Essa escala também poderia ser algo difícil para a minha alma compreender. Como jovem pesquisadora, os argumentos dos ateus às vezes me vinham à mente. “Vivemos em um planeta insignificante, orbitando uma estrela trivial… escondido em algum canto esquecido” do universo, escreveu certa vez o astrônomo Carl Sagan. Na cultura ocidental, muitas vezes presumimos que pequeno quer dizer insignificante. E, assim, eu lutava para compreender o lugar dos seres humanos — e de Deus — neste vasto cosmos.
Questionamentos sobre a relevância do ser humano estão surgindo hoje em muitos campos científicos além da astronomia, entre os quais estão a cosmologia, a evolução, a genética e a inteligência artificial. As respostas são frequentemente apresentadas em narrativas ateístas, que, por sua vez, alimentaram um aumento no número de pessoas que afirmam não seguir nenhuma religião organizada. O Barna Group entrevistou um determinado grupo de pessoas em 2022, perguntando-lhes o que as fazia duvidar da fé cristã. E uma das principais respostas foi: “a ciência”.
As ideias do cientificismo e do reducionismo promovidas por alguns ateus se difundiram por nossa cultura, nas últimas décadas. Eles dizem coisas como a ciência é a melhor fonte de conhecimento; Deus é mera superstição e os seres humanos não têm um propósito maior. Nos círculos tecnológicos, as ideologias da tecnossalvação [ideologia de que a tecnologia por si só pode resolver todas as crises planetárias] e do transhumanismo [o uso da ciência e da tecnologia para aprimorar a condição humana e superar as limitações humanas] estão crescendo, à medida que as pessoas depositam sua confiança em invenções científicas para resolver os problemas da humanidade e vencer a morte. Embora a influência dos militantes ateus esteja diminuindo, muitos no mundo das ciências ainda rejeitam o cristianismo, por considerá-lo dispensável ou até mesmo prejudicial.
Enquanto isso, a igreja frequentemente é vista como uma instituição que rejeitou a ciência estabelecida ou que, no mínimo, não oferece respostas úteis. As descobertas científicas atuais muito raramente são discutidas na igreja. O mesmo estudo do Barna mostrou que a maioria dos pastores não percebe que a ciência está entre os principais motivos pelos quais as pessoas duvidam [da fé cristã].
Precisamos de narrativas melhores do que as que estamos usando. Para alcançar pessoas neste mundo atual, dominado pela tecnologia, devemos unir as descobertas da ciência moderna com as verdades ancestrais do cristianismo. A vinda de Jesus Cristo, há mais de 2.000 anos, oferece respostas poderosas para perguntas de hoje. Se os céus são insondáveis em sua grandeza, então, esta verdade é ainda mais impressionante: o Criador do cosmos escolheu se encarnar aqui.

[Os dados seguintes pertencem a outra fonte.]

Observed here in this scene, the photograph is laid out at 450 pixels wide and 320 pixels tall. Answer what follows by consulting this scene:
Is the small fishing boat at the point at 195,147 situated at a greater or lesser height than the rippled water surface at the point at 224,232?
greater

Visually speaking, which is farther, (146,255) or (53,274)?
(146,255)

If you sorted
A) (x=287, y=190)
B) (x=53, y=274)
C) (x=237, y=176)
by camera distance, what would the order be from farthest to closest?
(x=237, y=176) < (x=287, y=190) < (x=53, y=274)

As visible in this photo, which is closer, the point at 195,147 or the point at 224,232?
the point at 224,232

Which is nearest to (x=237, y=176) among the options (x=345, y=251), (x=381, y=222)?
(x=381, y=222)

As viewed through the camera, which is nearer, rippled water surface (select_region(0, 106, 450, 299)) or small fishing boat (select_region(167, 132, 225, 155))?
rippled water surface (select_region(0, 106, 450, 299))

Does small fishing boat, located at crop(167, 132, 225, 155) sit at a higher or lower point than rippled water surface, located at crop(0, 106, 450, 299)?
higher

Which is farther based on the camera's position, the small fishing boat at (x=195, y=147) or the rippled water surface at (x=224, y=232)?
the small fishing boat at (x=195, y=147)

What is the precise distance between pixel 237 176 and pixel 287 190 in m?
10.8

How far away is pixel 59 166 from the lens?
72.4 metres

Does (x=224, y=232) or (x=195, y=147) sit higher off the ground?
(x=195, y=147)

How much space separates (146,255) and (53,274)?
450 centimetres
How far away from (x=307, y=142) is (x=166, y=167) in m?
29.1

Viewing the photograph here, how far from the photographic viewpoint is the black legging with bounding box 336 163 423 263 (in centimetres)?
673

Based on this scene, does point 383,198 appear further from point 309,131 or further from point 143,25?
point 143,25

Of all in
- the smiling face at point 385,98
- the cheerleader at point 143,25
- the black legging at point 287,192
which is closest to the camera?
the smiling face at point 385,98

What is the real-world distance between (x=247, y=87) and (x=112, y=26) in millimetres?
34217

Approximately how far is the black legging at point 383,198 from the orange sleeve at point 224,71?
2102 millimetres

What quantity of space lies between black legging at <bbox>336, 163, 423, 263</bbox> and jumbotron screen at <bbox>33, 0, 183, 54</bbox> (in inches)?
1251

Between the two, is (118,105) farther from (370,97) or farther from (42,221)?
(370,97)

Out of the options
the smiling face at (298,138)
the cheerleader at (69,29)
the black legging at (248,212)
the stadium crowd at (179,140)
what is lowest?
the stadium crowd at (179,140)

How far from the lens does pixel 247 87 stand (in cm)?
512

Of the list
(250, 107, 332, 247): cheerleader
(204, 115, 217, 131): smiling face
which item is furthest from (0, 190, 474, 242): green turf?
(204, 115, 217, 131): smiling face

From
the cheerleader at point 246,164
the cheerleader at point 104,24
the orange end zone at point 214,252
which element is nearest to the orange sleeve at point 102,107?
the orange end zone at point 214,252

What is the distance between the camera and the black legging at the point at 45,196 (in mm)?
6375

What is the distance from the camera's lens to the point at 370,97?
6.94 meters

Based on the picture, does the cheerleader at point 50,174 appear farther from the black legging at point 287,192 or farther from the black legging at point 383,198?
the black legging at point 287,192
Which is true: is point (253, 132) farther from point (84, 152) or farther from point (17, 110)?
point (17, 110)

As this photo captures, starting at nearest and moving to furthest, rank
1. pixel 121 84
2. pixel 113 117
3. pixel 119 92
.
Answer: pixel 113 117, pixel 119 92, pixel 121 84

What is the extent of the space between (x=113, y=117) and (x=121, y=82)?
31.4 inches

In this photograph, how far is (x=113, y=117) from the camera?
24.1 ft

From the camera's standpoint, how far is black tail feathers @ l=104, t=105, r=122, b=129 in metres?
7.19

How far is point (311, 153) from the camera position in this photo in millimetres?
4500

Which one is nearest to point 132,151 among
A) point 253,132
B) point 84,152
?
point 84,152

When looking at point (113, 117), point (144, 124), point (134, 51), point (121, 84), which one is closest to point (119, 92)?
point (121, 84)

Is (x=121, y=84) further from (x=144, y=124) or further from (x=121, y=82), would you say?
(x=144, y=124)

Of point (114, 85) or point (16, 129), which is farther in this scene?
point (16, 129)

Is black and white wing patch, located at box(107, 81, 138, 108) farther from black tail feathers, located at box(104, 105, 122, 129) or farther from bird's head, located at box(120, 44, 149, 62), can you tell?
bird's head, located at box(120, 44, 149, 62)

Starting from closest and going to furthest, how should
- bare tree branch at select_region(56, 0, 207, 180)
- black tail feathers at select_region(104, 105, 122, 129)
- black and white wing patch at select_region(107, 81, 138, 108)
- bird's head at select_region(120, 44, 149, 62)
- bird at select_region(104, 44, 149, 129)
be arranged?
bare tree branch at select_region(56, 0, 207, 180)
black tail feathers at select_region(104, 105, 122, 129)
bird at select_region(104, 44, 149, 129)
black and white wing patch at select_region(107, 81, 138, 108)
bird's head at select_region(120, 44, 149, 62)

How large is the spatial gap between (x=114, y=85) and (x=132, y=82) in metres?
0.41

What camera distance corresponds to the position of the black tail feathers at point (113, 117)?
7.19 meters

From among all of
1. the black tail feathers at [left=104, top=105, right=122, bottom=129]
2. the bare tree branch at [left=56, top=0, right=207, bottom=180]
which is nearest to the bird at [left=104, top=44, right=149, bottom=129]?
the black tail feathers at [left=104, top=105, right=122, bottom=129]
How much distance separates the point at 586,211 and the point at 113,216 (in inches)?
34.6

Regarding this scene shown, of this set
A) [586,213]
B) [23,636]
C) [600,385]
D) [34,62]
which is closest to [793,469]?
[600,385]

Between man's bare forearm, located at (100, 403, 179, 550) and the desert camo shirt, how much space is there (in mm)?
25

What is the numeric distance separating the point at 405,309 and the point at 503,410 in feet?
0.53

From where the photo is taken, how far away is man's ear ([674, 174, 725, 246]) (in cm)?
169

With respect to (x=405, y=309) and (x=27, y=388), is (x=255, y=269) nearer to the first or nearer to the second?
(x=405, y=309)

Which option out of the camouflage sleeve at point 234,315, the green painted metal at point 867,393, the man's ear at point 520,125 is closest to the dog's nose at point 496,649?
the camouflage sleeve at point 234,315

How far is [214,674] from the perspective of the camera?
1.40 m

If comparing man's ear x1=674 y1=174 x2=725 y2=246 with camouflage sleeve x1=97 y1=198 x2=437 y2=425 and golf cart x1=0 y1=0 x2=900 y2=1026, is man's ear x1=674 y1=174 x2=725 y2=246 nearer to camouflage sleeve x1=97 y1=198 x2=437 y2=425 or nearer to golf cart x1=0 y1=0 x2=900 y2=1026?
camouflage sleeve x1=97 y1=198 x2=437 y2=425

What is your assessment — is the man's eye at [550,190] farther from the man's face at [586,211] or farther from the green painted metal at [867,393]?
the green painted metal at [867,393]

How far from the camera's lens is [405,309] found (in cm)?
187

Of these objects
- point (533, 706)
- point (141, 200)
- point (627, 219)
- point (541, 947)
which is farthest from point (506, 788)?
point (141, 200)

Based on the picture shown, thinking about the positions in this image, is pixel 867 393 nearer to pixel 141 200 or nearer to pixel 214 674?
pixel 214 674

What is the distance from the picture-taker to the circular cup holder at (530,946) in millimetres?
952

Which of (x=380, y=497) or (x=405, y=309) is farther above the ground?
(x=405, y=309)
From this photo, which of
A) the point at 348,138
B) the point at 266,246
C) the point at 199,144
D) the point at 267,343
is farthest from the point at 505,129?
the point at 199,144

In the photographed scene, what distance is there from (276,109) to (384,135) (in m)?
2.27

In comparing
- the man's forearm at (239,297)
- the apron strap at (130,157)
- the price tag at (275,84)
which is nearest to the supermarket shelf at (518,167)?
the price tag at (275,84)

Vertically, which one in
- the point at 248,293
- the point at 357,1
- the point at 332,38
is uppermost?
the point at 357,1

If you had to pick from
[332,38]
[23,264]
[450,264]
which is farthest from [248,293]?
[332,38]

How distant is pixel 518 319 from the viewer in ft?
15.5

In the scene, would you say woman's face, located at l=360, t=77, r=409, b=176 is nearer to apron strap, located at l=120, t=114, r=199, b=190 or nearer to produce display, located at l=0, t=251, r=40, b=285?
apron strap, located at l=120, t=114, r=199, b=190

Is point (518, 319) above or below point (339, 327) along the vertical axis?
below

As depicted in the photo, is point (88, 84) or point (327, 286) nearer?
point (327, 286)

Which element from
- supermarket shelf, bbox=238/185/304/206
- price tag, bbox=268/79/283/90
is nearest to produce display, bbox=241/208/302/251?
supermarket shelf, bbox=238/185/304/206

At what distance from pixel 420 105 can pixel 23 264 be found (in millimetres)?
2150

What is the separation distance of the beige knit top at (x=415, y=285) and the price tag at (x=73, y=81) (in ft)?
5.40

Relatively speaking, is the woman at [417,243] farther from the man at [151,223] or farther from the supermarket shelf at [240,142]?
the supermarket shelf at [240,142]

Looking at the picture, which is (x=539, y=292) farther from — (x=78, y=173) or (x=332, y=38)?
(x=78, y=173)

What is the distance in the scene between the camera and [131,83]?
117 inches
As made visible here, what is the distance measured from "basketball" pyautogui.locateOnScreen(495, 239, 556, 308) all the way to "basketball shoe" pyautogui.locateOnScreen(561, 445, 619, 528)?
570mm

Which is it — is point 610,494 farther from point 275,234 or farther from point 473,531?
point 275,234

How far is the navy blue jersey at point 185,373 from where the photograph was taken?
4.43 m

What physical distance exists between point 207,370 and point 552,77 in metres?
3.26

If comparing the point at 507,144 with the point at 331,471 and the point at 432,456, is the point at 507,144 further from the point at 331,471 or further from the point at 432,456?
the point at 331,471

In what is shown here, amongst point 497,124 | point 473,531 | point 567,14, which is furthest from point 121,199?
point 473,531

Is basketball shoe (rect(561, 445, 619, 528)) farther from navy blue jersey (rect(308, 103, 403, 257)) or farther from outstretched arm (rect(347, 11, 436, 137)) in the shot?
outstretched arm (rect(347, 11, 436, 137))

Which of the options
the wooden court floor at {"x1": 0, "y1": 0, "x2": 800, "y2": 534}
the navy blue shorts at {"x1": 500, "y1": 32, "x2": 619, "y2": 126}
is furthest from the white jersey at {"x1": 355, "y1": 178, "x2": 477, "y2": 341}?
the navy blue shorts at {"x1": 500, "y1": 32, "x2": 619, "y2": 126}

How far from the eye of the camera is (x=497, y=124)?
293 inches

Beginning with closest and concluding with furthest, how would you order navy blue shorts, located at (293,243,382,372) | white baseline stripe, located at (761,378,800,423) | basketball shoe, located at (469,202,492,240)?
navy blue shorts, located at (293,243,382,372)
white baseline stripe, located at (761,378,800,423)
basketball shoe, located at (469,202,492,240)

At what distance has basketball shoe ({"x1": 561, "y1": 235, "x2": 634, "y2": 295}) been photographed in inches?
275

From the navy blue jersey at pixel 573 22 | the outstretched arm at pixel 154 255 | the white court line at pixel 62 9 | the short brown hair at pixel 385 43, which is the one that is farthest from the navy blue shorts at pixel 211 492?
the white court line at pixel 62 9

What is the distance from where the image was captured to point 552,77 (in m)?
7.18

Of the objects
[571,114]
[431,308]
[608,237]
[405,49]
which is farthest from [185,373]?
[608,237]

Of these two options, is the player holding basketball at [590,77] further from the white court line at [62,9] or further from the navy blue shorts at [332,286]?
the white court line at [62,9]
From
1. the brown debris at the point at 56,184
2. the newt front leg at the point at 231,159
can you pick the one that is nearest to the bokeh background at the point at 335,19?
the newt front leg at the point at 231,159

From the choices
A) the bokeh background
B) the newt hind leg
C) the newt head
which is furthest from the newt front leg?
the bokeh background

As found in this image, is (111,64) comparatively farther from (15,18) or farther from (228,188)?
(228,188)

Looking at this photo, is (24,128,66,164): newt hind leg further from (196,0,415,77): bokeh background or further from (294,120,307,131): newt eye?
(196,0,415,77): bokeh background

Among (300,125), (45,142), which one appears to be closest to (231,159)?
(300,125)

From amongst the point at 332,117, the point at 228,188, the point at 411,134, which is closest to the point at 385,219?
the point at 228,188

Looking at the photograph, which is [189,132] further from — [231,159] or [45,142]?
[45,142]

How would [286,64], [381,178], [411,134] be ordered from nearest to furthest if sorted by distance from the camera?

Quando Deus se fez homem, veio a um planeta que não passa de um ponto minúsculo na imensidão do espaço. Em nosso sistema solar, o Sol carrega consigo a Terra e outros planetas, enquanto orbita a Via Láctea, navegando entre uma vasta quantidade de estrelas, das quais ele é apenas uma dentre tantas.
Os astrônomos estimam que o número total de estrelas em nossa galáxia seja de cerca de 100 bilhões; a maioria delas é distante e tênue, o que nos deixa com apenas cerca de 5.000 estrelas brilhantes o suficiente para serem vistas a olho nu.
Além da Via Láctea, temos muitas outras galáxias, que estão distribuídas ao longo de imensos filamentos pelo espaço. Algumas se aglutinam em pequenos grupos, como a Via Láctea e sua vizinha, a galáxia de Andrômeda.
Muitas delas se fundem e colidem ao longo de sua existência, acumulando massa e contribuindo para a formação de novas estrelas. Centenas ou mesmo milhares de galáxias podem se agrupar em ricos aglomerados de galáxias, que estão entre os maiores objetos conhecidos pela humanidade.
Ainda hoje é difícil calcularmos o número total de galáxias no universo, pois muitas delas estão distantes demais para serem detectadas. Mas pesquisadores mediram recentemente a tênue luz combinada das galáxias e estimaram que o universo visível contém centenas de bilhões de galáxias — e cada uma delas contém bilhões ou trilhões de estrelas.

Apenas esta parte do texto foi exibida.